Small Group Study / Produced by partner of TOW
What is god up to

This lesson is part of God's Story of Work for Kids, a 12-week curriculum that teaches children to see work through God's perspective.

This Week's Focus: God is working to restore the world

This week we learned that God is actively working to restore the world back to his original good design. We see his commitment to do this in how he sent his only son, Jesus, to pay the price for sin. The primary focus of God's restorative work revolves around four key relationships - our relationship with God, our relationships with each other, our relationship with our self, and our relationship with creation.

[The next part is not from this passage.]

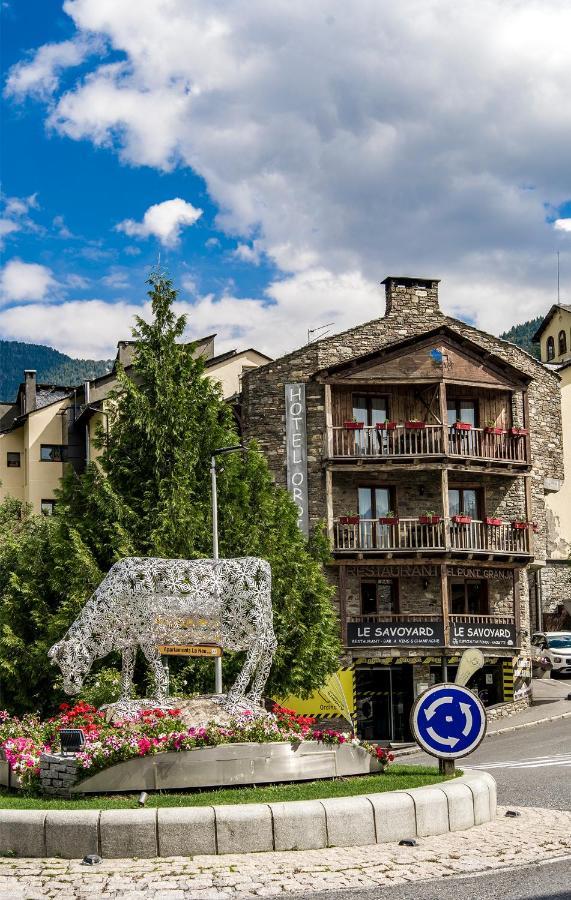 Hotel Ordino Ngoại thất bức ảnh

As children of God, we have the special privilege of partnering with God in his work of restoring these relationships back to his design.

Do This Week's Workout: Restorers in Action

The Weekly Workout is a great way you can work out the week's focus with your child. Invite the whole family into this time. God is at work.

Invite God into this time as you begin. Pray together and ask God where he might be inviting you as a family to partner with him. Together, choose one area from the list below to partner with God in restoring and think about one specific thing you can do together in that area that will help bring this relationship closer to what God desires. Some ideas are listed below to help spark your own:

Relationships with God

  • Prayer walk a neighborhood. As you walk, take turns praying out loud for what you feel led to pray for. You can invite God into homes and families, ask him to provide jobs for those out of work, etc.
  • Invite a friend to attend church and share a meal afterwards.

Relationships with each other

  • Each member of the family can think of one relationship that is not doing well and design a way to show love to that person, whether through a card, reaching out to talk to them, etc.
  • Reach out as a family to a neighbor who is alone.

Relationships with self

  • Ask each family member to take a moment to think about one way he or she struggles in being comfortable in his or her own skin. Help each other think together about what would help. Note: It's so important that if you address this, you make the effort to listen and ask questions instead of offering only solutions. Validate the person and show you care about how what was shared makes him or her feel.

Relationships with creation

  • Think of a way that as a family you can live greener lives. Decorate cloth bags to bring to the grocery store, or do a home audit of your energy use as a family.

Talk about it: How was it to make intentional effort to partner with God in restoration? What was hard, what was easy? What did you learn about God in the process?